Trevor was born on December 14, 2016 at 5:51 a.m. after only four pushes, and we held our breaths, waiting for his first cry. Our little boy was perfect; he breastfed immediately, and since his vitals were fine, he was able to spend an hour doing skin-to-skin before going back to the nursery. I remember looking at him and knowing immediately whose mouth and nose he had. Down syndrome was never on our radar, so when I saw his eyes, it didn’t hit me right away. I just kept thinking to myself whose eyes does he have? I think back now and can’t believe I didn’t see it, but he was our baby boy, and love can make such nuances irrelevant. (Honestly, I still don’t see Down syndrome when I look at Trevor. I see my sweet handsome boy.)
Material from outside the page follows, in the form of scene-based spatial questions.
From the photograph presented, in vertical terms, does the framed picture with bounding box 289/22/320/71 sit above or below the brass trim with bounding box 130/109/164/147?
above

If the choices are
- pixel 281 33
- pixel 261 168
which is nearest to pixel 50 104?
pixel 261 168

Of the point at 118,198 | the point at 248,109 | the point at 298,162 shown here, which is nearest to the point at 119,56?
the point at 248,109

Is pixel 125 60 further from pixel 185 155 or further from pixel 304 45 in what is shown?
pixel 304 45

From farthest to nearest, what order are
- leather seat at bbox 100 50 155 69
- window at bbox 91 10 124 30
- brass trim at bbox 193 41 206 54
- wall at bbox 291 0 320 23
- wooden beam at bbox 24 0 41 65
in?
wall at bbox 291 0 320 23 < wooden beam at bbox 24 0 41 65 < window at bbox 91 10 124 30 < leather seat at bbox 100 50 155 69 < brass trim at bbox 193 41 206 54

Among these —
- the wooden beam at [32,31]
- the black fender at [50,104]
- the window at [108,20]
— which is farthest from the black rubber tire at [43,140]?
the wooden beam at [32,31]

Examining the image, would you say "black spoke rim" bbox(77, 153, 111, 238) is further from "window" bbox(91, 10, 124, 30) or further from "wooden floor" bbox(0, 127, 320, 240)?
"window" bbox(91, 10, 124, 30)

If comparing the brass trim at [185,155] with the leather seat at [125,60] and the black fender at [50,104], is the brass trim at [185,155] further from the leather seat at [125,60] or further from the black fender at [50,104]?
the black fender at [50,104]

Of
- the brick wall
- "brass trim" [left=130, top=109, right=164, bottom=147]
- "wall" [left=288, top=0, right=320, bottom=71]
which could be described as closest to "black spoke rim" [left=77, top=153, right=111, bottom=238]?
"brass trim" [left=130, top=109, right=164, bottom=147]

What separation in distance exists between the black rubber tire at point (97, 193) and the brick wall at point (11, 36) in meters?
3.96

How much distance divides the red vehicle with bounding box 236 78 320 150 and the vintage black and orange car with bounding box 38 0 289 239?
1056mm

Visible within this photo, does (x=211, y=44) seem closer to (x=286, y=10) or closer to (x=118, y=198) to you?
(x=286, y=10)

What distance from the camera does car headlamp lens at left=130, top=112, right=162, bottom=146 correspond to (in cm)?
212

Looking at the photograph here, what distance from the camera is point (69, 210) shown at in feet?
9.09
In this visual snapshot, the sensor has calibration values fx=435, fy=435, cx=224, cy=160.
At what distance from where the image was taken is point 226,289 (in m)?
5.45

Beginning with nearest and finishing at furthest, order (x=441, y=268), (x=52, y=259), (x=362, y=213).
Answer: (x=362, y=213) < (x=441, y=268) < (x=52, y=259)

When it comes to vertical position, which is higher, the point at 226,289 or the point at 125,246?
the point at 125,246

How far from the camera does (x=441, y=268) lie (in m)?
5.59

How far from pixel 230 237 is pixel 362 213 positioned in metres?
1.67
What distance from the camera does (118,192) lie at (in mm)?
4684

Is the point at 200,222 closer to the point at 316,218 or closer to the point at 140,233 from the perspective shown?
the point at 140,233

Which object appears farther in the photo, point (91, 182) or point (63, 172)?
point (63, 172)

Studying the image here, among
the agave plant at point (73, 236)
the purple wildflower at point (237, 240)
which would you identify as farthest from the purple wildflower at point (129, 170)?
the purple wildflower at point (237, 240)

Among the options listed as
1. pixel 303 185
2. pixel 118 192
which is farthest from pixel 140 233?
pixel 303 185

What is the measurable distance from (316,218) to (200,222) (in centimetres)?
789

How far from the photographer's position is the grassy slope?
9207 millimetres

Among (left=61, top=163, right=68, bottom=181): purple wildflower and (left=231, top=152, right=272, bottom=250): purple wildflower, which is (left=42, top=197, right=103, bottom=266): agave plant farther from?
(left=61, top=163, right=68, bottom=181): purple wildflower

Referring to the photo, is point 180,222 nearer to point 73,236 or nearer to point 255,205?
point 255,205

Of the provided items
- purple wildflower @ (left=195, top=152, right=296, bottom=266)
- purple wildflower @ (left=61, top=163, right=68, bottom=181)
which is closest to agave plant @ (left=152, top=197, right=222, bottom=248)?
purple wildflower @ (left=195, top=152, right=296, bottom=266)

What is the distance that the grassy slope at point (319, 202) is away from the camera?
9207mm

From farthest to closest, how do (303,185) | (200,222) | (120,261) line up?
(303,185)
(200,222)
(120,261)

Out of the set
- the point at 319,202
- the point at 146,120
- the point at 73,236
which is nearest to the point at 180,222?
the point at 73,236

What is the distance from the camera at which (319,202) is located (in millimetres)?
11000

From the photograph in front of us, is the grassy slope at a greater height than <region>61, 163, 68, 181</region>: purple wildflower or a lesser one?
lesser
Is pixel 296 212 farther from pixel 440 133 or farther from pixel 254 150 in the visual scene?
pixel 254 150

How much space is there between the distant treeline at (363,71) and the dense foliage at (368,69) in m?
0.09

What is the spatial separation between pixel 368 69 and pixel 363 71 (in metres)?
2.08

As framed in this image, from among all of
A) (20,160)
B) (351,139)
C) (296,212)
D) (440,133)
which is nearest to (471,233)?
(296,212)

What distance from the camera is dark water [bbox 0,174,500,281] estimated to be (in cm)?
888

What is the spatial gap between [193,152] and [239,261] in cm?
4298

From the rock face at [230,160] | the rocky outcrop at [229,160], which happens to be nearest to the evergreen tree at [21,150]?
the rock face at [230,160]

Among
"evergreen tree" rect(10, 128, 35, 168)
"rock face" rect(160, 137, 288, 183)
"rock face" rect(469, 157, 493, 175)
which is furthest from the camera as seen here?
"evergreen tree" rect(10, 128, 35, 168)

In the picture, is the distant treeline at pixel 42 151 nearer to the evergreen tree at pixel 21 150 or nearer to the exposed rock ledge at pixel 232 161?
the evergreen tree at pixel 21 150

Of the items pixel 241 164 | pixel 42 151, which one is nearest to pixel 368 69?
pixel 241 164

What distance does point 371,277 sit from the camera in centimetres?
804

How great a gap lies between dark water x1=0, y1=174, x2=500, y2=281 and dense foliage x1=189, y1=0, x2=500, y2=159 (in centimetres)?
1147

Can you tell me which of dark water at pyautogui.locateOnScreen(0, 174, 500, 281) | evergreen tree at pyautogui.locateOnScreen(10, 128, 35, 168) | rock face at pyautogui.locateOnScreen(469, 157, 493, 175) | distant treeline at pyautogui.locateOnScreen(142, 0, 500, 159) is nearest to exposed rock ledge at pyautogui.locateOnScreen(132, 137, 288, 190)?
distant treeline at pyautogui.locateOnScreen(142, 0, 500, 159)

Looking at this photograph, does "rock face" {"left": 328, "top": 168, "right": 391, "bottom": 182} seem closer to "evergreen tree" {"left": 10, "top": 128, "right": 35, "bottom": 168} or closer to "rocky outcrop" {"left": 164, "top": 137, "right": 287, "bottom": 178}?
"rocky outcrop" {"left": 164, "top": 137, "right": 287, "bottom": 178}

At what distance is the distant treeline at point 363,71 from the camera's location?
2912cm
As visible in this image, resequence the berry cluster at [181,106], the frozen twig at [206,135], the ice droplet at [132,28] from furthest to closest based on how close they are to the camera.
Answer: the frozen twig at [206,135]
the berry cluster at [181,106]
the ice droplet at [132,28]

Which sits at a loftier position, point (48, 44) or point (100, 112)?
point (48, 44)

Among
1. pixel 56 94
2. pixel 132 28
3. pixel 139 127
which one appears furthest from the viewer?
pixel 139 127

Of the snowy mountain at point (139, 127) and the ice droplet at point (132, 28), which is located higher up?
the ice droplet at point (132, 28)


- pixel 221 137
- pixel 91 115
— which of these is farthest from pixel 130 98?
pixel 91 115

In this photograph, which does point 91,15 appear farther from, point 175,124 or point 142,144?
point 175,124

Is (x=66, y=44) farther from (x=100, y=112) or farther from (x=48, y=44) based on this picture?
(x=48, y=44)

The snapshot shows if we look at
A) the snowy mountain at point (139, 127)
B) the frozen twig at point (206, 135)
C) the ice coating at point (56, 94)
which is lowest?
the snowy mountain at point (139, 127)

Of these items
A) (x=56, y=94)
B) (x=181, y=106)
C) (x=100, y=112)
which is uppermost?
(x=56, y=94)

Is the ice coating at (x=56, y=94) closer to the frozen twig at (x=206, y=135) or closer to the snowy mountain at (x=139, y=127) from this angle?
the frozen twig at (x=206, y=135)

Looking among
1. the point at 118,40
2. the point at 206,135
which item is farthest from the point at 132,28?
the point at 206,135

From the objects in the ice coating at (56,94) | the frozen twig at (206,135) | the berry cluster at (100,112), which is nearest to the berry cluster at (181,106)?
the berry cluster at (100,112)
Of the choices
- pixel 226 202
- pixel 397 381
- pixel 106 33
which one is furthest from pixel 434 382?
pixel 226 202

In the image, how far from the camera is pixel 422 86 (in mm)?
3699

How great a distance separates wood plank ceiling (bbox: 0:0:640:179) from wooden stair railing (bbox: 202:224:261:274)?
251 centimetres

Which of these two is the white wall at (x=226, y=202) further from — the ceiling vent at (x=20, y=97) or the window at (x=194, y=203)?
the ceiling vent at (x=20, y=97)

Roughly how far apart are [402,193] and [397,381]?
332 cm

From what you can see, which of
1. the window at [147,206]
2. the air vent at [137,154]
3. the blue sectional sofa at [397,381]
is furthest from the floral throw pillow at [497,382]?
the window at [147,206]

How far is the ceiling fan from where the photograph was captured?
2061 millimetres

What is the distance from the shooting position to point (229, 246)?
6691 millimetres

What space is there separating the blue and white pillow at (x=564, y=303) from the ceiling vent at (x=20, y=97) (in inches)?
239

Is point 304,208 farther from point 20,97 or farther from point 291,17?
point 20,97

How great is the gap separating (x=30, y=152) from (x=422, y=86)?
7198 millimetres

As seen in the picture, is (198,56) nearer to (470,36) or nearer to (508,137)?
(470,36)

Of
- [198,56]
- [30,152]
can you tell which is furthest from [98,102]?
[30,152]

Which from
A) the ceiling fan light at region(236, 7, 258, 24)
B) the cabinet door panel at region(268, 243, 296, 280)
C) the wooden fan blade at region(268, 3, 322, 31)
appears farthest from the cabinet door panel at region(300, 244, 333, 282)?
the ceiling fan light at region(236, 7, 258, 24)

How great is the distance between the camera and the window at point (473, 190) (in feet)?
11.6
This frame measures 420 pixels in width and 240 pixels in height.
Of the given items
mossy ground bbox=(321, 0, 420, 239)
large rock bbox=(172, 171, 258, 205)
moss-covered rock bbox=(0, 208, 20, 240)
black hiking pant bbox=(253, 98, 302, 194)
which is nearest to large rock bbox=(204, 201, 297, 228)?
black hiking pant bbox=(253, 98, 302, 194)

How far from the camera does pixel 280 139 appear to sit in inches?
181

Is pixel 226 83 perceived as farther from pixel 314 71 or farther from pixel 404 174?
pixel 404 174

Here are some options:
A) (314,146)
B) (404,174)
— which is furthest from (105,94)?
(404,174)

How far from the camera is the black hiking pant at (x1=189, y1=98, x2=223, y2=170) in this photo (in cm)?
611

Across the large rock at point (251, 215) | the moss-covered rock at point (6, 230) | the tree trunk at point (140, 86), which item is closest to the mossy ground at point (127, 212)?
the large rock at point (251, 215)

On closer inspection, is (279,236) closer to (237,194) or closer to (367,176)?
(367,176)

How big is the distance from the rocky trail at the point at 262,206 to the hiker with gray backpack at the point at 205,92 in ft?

After spending an hour with Trevor, he was taken to the nursery for observation. Jeffrey went home to get some rest and drop Howard off with a friend. I was settled in the room and went to visit our sweet boy. The nurses never said anything about the possibility of Trevor having Ds, for which I will always be thankful, for it is best for the diagnosis to be delivered by your OB or pediatrician, so questions and concerns can be properly addressed. Later, I was in my room waiting for breakfast when Trevor’s pediatrician walked in. It was a few hours after giving birth, and I didn’t think twice about him walking in with a couple nurses. He asked if Jeffrey was around, and I explained he was home. He said he would come back later, but I told him I could tell something was wrong and wanted to know right then. I now know that, ideally, a mother should not be alone when she receives the diagnosis. This was not the doctor’s fault, of course, since he didn’t know before that I was alone, but I wasn’t letting him leave. He asked if there were any concerns during my prenatal checkups and explained Trevor had markers for Ds.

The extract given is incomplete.